Hey there, there at two things I'm always looking for: 1. Things that go great with coffee. 2. Ways to make my sweets a little bit healthier. This recipe satisfies both. These dried apricots are the perfect texture to pair with chocolate. Am I the only one with a texture issue? These also fine at room temperature so you don't have to take up all the space in your fridge to let them dry.
I should say I melted way too much chocolate for this recipe, but I can always find more things to put chocolate on. So, it's good.
Here's what you'll need:
- 1 11.5 oz bag of milk chocolate chips - I used Ghirardelli
- Dried apricots
- In a double broiler melt your chocolate. I always find that melting it slower at a lower temperature is better.

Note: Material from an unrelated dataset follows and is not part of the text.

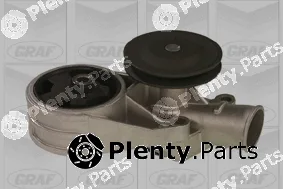 Graf PA663 — Water Pump, engine cooling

- First, bring your water to a soft boil then immediately set it on low. Fully melt the chocolate, about 15 minutes. If you don't have a double broiler, take a deep pan and insert a heat safe dish inside it. I use a metal one. Add about 3 inches of water make sure the water doesn't splash into the bowl while it's heating.

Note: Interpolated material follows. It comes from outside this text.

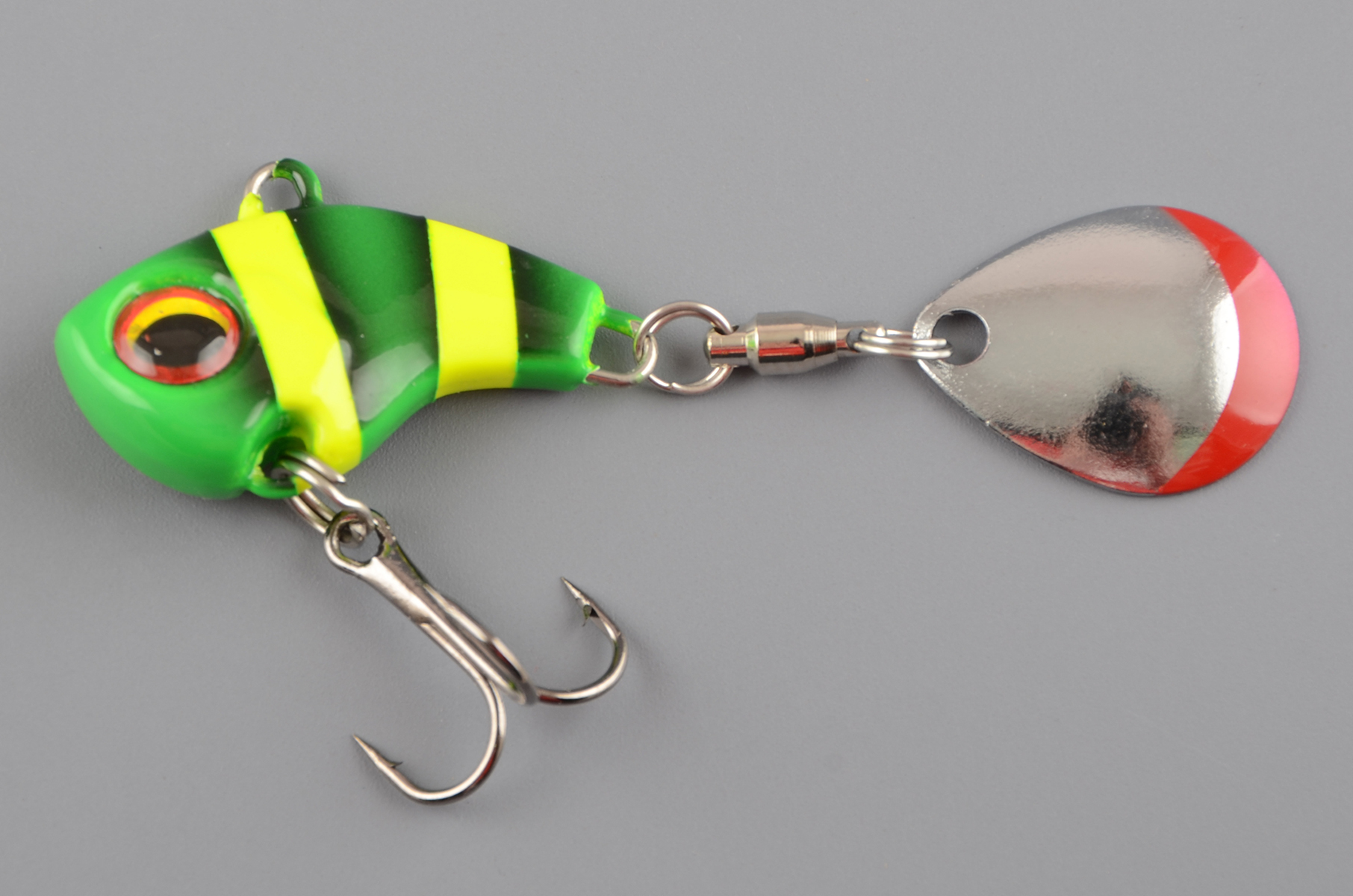 Тейл-спиннер Columbia Litlle Bomb 14 гр, 006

- Once your chocolate is melted. Dip your dried apricots into the chocolate. I dipped each apricot piece, twice.
- If you have parchment paper you can use it so the chocolate doesn't stick to the plate. I used a ceramic plate and got them off with a small spatula, with little trouble.
- Once all your apricot pieces are coated, set them aside on the counter to dry for 1 - 1 1/2 hours before eating. They'll dry much faster in the fridge, but get very crunch.
Mine have been fine on the counter, as long as I keep them in a shady spot. If you like crunchier chocolate keep them in the fridge.